Records to process

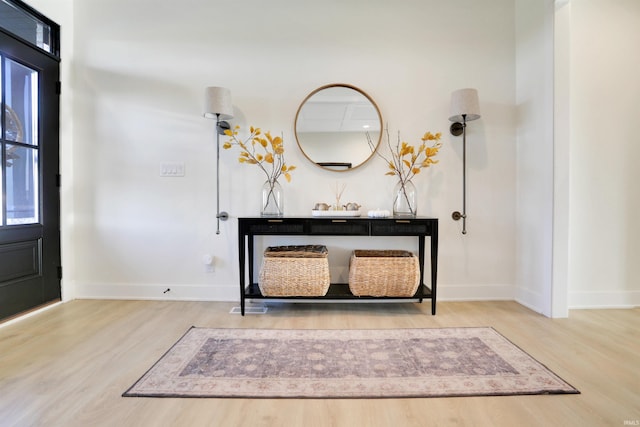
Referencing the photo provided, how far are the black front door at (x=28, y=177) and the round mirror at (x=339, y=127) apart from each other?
6.50 ft

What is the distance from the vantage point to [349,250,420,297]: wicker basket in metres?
2.26

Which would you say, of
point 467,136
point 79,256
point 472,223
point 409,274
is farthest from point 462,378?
point 79,256

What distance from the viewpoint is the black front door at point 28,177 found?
7.02 feet

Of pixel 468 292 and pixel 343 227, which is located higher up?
pixel 343 227

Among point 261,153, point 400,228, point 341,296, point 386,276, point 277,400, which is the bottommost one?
point 277,400

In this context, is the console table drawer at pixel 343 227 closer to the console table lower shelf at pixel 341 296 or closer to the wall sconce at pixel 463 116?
the console table lower shelf at pixel 341 296

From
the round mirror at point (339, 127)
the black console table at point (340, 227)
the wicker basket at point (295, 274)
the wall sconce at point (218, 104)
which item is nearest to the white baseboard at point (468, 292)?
the black console table at point (340, 227)

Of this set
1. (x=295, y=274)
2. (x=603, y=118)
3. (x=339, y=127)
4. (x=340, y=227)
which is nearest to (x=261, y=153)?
(x=339, y=127)

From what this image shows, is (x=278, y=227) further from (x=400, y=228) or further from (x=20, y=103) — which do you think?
(x=20, y=103)

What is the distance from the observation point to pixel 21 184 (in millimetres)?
2256

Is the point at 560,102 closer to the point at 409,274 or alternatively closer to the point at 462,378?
the point at 409,274

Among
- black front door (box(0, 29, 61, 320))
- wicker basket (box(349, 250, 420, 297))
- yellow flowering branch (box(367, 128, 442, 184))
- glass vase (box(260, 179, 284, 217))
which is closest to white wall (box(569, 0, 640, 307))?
yellow flowering branch (box(367, 128, 442, 184))

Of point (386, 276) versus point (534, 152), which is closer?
point (386, 276)

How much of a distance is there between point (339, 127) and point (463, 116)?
1.00 m
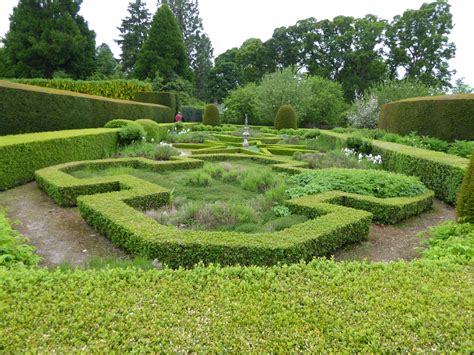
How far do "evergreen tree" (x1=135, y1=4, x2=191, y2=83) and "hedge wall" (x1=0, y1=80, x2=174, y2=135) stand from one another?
23530mm

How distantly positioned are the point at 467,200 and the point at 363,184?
2.57 meters

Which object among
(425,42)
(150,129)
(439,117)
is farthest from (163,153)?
(425,42)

What this task involves
Reproduce every entry above word for word, leaving out the pictures.

Answer for the task
Referencing the photo provided, how far are the black front door at (x=28, y=177) and the round mirror at (x=339, y=127) apart from each other?
6.50 ft

What is the distance from the vantage point to [349,250,420,297]: wicker basket in metres?
2.26

Which would you say, of
point 467,136
point 79,256
point 472,223
point 409,274
is farthest from point 462,378?
point 79,256

What distance from the viewpoint is the black front door at point 28,177 found?
7.02 feet

Of pixel 468 292 and pixel 343 227, which is located higher up?
pixel 343 227

Among point 261,153, point 400,228, point 341,296, point 386,276, point 277,400, which is the bottommost one?
point 277,400

In this context, is the console table drawer at pixel 343 227 closer to the console table lower shelf at pixel 341 296 or closer to the wall sconce at pixel 463 116?
the console table lower shelf at pixel 341 296

From
the round mirror at point (339, 127)
the black console table at point (340, 227)
the wicker basket at point (295, 274)
the wall sconce at point (218, 104)
which item is nearest to the white baseboard at point (468, 292)?
the black console table at point (340, 227)

Of this set
1. (x=295, y=274)
2. (x=603, y=118)
3. (x=339, y=127)
4. (x=340, y=227)
which is nearest to (x=261, y=153)?
(x=339, y=127)

From what this image shows, is (x=278, y=227) further from (x=400, y=228) or further from (x=20, y=103) — which do you think?
(x=20, y=103)

What is the distance from the observation point to pixel 21 184 (in millimetres)?
2256

Is the point at 560,102 closer to the point at 409,274 or alternatively closer to the point at 462,378?
the point at 409,274

Among
- black front door (box(0, 29, 61, 320))
- wicker basket (box(349, 250, 420, 297))
- yellow flowering branch (box(367, 128, 442, 184))
- glass vase (box(260, 179, 284, 217))
which is closest to white wall (box(569, 0, 640, 307))?
yellow flowering branch (box(367, 128, 442, 184))

Of point (386, 276) versus point (534, 152), which is closer?
point (386, 276)

How much of a distance is there between point (339, 127) and point (463, 116)?
1.00 m
How far do "evergreen tree" (x1=135, y1=4, x2=191, y2=83) and "hedge wall" (x1=0, y1=80, x2=174, y2=135) stand from one another?
23530mm

How distantly positioned are the point at 467,200 and the point at 363,184?
2.57 meters

Which object among
(425,42)
(150,129)
(439,117)
is farthest from (163,153)?
(425,42)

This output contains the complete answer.